→ EXERCISE INSTRUCTIONS
From the passage below on the Fed's plans to taper its bond purchases, quote the part that starts with "Not everyone is" and goes on through "wrote in a note.".

→ EXTRACT TO READ
+++++
The resurgence of coronavirus cases and hospitalizations in the U.S. has damped some economic activity, including hiring. The slowdown has prompted some of the Fed’s proponents of an earlier taper to either revise their calls or say they are carefully observing what’s happening in the economy before making a final decision.

“I’ll be watching carefully how the economy is unfolding between now and our Sept. 22 meeting,” Dallas Fed President Robert Kaplan said Wednesday in a virtual event. “I don’t see a fundamental change to the outlook; if I get to the meeting and continue to feel that way, I’d be advocating that we should announce a plan for adjusting these purchases in the September meeting and begin shortly thereafter, maybe in October.”


NO HURRY

While Kaplan is one of the more hawkish FOMC members when it comes to scaling back the central bank’s US$120 billion per month in bond purchases, some colleagues who were in that camp are no longer pushing so hard.

Atlanta Fed President Raphael Bostic, who just a few weeks ago said that the economy was “very close” to meeting the central bank’s conditions to start tapering, told Dow Jones this week he doesn’t expect the decision to come at the September meeting.

Increased virus cases and weaker economic data indicate that more time is needed before the Fed can make a final decision on reducing stimulus, Bostic said, though he still saw tapering beginning this year.

While the recent flare up in coronavirus cases has hampered some parts of the economy, many Fed officials have argued that it won’t actually lead to a contraction as businesses and people have become more adept at living through these surges.

Not everyone is convinced the Fed will taper in 2021.

“Tapering is off the table this month and whether the Fed will make an announcement before year-end depends on the strength of employment, which is being held back by increasingly acute labor shortages and the spread of the delta variant,” Paul Ashworth, chief North America economist at Capital Economics, wrote in a note.
+++++
→ EXCERPTED RECORDS
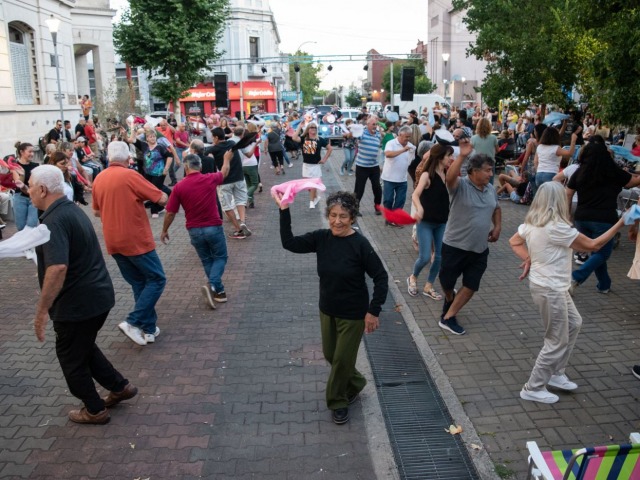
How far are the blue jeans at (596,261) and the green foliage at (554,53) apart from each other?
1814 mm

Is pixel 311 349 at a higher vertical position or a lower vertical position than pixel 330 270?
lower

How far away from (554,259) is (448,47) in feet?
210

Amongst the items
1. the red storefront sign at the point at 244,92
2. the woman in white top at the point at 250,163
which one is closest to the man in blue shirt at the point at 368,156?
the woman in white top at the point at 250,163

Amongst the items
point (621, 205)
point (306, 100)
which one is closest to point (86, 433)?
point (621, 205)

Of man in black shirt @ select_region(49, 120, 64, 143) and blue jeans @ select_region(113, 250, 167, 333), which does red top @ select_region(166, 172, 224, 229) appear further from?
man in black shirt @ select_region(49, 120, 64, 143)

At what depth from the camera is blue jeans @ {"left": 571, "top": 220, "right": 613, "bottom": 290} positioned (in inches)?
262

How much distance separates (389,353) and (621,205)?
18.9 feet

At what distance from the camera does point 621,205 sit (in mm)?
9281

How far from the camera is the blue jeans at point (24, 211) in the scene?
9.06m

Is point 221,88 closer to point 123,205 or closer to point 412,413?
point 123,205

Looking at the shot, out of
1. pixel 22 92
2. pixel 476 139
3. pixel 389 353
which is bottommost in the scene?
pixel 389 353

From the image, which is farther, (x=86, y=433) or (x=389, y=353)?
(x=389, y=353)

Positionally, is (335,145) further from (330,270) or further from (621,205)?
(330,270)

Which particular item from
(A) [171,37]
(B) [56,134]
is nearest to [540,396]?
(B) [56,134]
+++++
→ RESPONSE TO THIS EXERCISE
Not everyone is convinced the Fed will taper in 2021.

“Tapering is off the table this month and whether the Fed will make an announcement before year-end depends on the strength of employment, which is being held back by increasingly acute labor shortages and the spread of the delta variant,” Paul Ashworth, chief North America economist at Capital Economics, wrote in a note.